1927. Letter by Carl Julius Rudolf Moll (1861-1945) probably about Wilhelm (Willy) Carl Emil Legler (1902-1960). “Lieber Freund. Unser Bub ist nun glücklich am Galitzinberg als Volontär eingespannt. Dein Compagnon Herr Ing. Wilhelm war sehr liebenswürdig und hat mir versprochen den Jungen so zu beschäftigen, dass er praktisch lernen kann. Nun ist’s an ihm zu reiten – in den Sattel habt ihr ihn gesetzt; dafür danke ich Dir aus vollem Herzen. Deiner lieben Frau und Dir alles herzliche von uns allen. Im September werde ich Dich quälen mir einmal eine Stunde auf der Hohen Warte zu schenken. Dein getreuer Carl Moll”.

At the Vienna Werkbund Estate, Wilhelm (Willy) Carl Emil Legler (1902-1960) designed the interior of house no. 11 by Josef Hoffmann (1870-1956). Wilhelm Legler planned residential buildings, ski huts, the reconstruction of the Schlossgärtnerei Schönbrunn;

During the Nazi period, he built boarding schools, training and youth hostels, and youth hostels. After the war he built the Hans-Weber-Hof in 1959-1960 for the municipality of Vienna.

After the end of the second war, Alma Mahler (1879-1964) learned that her stepfather, Carl Julius Rudolf Moll (1861-1945), and her half-sister and her brother-in-law, Maria Eberstaller-Moll (1899-1945) and Richard Eberstaller (1887-1945), who had all been supporters of Nazi ideology, had died by their own initiative, in a murder-suicide pact, as Russian troops were entering Vienna. (Alma’s mother, Anna Sofie Moll-Schindler-Bergen (1857-1938), had died in 1938, after Alma’s flight from Vienna.)

Alma began to correspond with her nephew Wilhelm (Willy) Carl Emil Legler (1902-1960) (her half-sister Grete’s son) in Vienna, who attended to a variety of matters on her behalf, including the taking of inventory at her two houses, the ordering of repairs, and the mediation of legal matters. Her house on the Hohe Warte (Hohe Warte district map) had been extensively damaged by allied bombing during the war.

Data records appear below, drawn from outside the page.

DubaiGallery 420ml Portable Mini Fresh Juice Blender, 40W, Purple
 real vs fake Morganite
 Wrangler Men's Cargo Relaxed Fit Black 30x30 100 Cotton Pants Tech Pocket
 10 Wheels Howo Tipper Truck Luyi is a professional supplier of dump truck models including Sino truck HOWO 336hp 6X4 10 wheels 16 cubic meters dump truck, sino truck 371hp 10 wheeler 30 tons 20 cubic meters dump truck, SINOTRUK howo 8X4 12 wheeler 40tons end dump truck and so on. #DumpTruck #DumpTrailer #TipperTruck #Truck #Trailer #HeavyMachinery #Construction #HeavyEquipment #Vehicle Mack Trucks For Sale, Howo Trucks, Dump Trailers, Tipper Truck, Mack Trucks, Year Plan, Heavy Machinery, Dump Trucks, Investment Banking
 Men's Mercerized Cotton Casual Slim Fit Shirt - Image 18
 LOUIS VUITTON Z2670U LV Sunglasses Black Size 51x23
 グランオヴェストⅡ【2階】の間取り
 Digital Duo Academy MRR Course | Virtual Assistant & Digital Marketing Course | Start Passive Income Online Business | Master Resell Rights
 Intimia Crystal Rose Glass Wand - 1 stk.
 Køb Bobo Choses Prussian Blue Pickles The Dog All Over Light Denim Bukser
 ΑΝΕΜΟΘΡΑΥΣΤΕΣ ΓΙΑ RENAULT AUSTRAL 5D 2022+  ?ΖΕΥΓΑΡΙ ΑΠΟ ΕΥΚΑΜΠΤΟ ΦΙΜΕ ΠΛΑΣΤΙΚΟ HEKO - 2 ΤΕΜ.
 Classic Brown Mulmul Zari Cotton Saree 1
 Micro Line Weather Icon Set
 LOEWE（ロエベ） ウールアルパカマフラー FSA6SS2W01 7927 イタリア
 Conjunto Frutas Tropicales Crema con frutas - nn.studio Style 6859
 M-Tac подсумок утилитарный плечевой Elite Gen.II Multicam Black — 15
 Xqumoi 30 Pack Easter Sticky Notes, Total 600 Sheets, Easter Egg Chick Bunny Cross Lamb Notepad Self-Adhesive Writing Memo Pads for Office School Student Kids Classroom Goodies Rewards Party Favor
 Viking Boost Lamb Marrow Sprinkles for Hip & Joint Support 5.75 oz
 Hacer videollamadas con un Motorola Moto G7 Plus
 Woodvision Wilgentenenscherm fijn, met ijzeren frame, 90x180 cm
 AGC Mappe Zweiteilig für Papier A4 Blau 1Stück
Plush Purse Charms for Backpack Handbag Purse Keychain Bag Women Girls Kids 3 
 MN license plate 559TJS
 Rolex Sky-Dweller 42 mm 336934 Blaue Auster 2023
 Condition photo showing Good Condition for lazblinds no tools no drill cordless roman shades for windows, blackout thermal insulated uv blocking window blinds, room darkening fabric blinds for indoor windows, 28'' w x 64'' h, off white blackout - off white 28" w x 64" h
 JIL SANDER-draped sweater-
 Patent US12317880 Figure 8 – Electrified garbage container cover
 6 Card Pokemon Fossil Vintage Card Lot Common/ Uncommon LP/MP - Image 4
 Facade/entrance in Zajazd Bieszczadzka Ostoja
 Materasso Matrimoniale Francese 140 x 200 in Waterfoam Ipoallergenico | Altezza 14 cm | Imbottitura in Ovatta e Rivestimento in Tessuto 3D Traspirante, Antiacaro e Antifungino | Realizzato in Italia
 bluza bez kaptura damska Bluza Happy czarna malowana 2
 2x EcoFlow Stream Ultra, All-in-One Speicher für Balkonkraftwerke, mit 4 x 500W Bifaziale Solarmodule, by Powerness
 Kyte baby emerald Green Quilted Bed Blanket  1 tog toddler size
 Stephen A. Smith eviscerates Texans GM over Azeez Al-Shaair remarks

1946-1949. Envelopes of letters of Alma Mahler (1879-1964) to Wilhelm (Willy) Carl Emil Legler (1902-1960).

In 1951, he became a member of the Künstlerhaus in Vienna. His last work is thought to have been the research reactor in the Prater, a collaborative project with the architect Fritz Purr that was not completed until after Legler’s death. Interior design house (by Josef Hoffmann (1870-1956), Veitingergasse 85, Vienna, Austria.

More

Mainly concerns a variety of caretaking matters pertaining to Alma Mahler’s 2 residences in Austria, and papers and other belongings, all of which had fallen to the care of her half-sister Maria Eberstaller and her stepfather, Carl Moll, after Alma and Franz Werfel (1890-1945) were forced to flee Austria in 1938; the matters covered include taking inventory and investigating the whereabouts of various items, assessing damage to property, and providing for repairs.

Legler also reports to Alma about tasks he undertakes on her behalf in connection with the legal claims that Alma was raising for the restitution of property. Legler’s letter to Walter Gropius (1883-1969) concerns the upkeep of Manon Gropius (1916-1935)‘s grave and encloses a diagram of the gravesite.

The letter from Lauer reports on his work in laying bare and assessing the condition of a wall painting by Kokoschka in Alma Mahler’s house in Breitenstein. Legler’s letter to Hirsch concerns the retrieval from S. Fischer Verlag of documents pertaining to Alma’s payments for repairs to her house in Vienna (the publishing company had mediated the payments).